Nach geltendem Recht ist die Befugnis zur Anordnung nicht bloß kurzfristiger freiheitsbeschränkender Maßnahmen generell Ärzten überantwortet (§ 5 Abs. 2). In der Praxis hat dies vielfach Kritik hervorgerufen, da Ärzte (ohne Zusatzausbildung) nicht über die nötigen Kenntnisse verfügten, um die pflegerischen bzw. – im Zusammenhang mit Menschen mit geistiger Behinderung – pädagogischen Implikationen einer Anordnung in ausreichendem Maße zu beurteilen. Dies führt nach einer Studie des Instituts für Rechts- und Kriminalsoziologie zur Implementierung des HeimAufG dazu, dass die ärztliche Anordnung in der Praxis oftmals nur „pro forma“ erfolgt und der Arzt de facto bloß die Einschätzung des Pflege- bzw. Betreuungspersonals „sanktioniert“ (siehe Hofinger/Kreissl/Pelikan/Pilgram, Menschenrechte als Organisationsproblem, iFamZ 2008, 78 [79]). Dieses Phänomen hat zudem eine verfassungsrechtliche Dimension, da die – oft zentrale – Frage der pflegerischen bzw. pädagogischen Alternativen zur Freiheitsbeschränkung in die nach Art. 1 Abs. 3 PersFrG gebotene Verhältnismäßigkeitsprüfung einzubeziehen ist, was aber bei der anordnungsbefugten Person entsprechende profunde Fachkenntnisse voraussetzt. Die Anordnungsbefugnis soll daher neu geregelt werden.

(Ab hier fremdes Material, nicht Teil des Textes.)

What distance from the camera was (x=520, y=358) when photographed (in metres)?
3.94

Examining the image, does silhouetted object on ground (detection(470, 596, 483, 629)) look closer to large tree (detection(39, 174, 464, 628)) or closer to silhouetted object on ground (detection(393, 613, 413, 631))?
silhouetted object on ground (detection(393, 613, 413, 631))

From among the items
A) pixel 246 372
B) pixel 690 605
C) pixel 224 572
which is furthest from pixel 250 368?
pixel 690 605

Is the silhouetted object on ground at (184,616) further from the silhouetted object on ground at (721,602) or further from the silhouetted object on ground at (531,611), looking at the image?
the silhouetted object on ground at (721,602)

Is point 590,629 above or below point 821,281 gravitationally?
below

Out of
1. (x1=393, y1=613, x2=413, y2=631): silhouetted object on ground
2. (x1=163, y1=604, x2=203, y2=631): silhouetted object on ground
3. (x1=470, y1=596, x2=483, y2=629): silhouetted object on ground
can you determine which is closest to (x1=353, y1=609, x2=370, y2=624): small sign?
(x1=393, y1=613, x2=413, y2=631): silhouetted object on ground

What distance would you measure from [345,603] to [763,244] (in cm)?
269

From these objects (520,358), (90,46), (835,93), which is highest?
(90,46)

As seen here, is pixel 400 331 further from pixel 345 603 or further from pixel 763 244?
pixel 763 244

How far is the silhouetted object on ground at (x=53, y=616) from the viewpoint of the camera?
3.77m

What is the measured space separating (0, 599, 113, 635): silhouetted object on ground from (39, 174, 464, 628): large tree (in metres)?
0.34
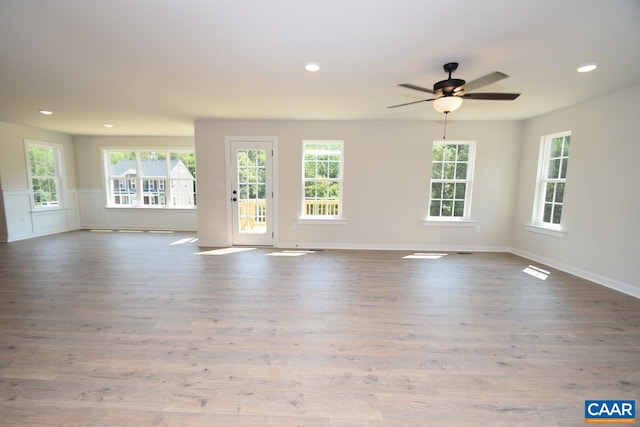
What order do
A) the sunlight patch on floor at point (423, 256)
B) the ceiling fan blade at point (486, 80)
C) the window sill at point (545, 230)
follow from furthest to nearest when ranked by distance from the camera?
the sunlight patch on floor at point (423, 256)
the window sill at point (545, 230)
the ceiling fan blade at point (486, 80)

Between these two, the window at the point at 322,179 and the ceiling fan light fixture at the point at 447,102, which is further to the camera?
the window at the point at 322,179

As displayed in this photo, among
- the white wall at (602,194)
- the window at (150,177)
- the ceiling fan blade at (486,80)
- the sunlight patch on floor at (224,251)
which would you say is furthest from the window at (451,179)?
the window at (150,177)

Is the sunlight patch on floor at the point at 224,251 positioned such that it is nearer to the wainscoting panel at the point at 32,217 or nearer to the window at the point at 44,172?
the wainscoting panel at the point at 32,217

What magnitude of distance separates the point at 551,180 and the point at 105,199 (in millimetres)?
10026

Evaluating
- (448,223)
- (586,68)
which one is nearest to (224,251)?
(448,223)

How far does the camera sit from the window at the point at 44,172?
593 cm

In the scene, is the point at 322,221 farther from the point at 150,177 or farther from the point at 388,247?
the point at 150,177

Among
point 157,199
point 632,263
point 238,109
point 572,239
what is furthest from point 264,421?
point 157,199

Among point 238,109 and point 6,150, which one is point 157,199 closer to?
point 6,150

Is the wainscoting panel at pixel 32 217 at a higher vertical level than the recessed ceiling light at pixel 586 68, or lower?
lower

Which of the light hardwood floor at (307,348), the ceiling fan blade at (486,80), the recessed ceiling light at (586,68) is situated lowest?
the light hardwood floor at (307,348)

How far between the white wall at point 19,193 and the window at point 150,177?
1.17m

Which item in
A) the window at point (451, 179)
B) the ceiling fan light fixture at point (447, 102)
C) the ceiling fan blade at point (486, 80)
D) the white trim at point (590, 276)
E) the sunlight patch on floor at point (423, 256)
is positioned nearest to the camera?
the ceiling fan blade at point (486, 80)

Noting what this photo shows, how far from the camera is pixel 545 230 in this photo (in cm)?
434
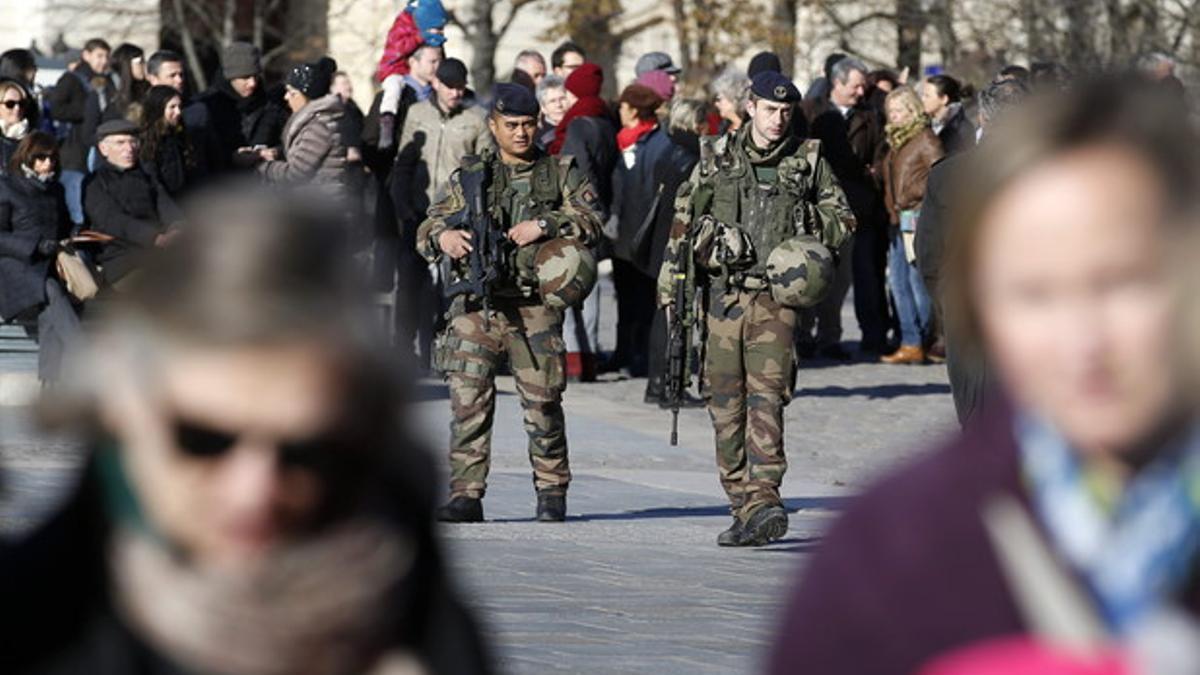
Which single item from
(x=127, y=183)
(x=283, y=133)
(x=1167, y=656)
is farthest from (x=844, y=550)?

In § 5 Abs. 1 sind nunmehr – überwiegend unter Anknüpfung an berufsrechtliche Bestimmungen – drei verschiedene Kompetenzbereiche abgebildet, jener der Ärzte (Z 1), jener der Angehörigen des gehobenen Dienstes der Gesundheits- und Krankheitspflege (Z 2) und jener des in Behinderteneinrichtungen wirkenden pädagogisch ausgebildeten Personals (Z 3). Ärzte sind demnach zur Anordnung der Freiheitsbeschränkung berufen, wenn es sich um medikamentöse oder sonstige dem Arzt vorbehaltene Maßnahmen handelt. Ob eine Freiheitsbeschränkung einem Arzt vorbehalten ist oder (auch) von einem Angehörigen des gehobenen Dienstes für Gesundheits- und Krankenpflege angeordnet werden kann und darf, hängt davon ab, ob es sich um ärztliche Tätigkeit im Sinn des § 2 Ärztegesetz 1998 oder um eine Maßnahme im eigenverantwortlichen Tätigkeitsbereich im Sinn des § 14 GuKG handelt. Neben den medikamentösen Maßnahmen können auch sehr „körpernahe“ Freiheitsbeschränkungen (wie beispielsweise „3-Punkt-Fixierungen“ oder Isolierungen in Einzelzimmern, so genannten „Time-Out-Räumen“) zu den den Ärzten vorbehaltenen Maßnahmen zählen. Dies gilt etwa dann, wenn mit ihnen eine Sedierung des Bewohners einher geht oder auch sonst eine ärztliche Überwachung – etwa bei Fixierungen von Bewohnern mit schlechter körperlicher Konstitution oder bei starker psychischer Belastung – erforderlich ist. Macht eine ärztlich angeordnete Maßnahme – z. B. die Verabreichung von Psychopharmaka – unmittelbar weitere (grundsätzlich nicht Ärzten vorbehaltene) Einschränkungen der Bewegungsfreiheit notwendig, etwa Sitzgurte zum Schutz vor Stürzen bei starker Sedierung, so fällt auch deren Anordnung in die Zuständigkeit des Arztes (§ 5 Abs. 1 Z 1 dritte Variante).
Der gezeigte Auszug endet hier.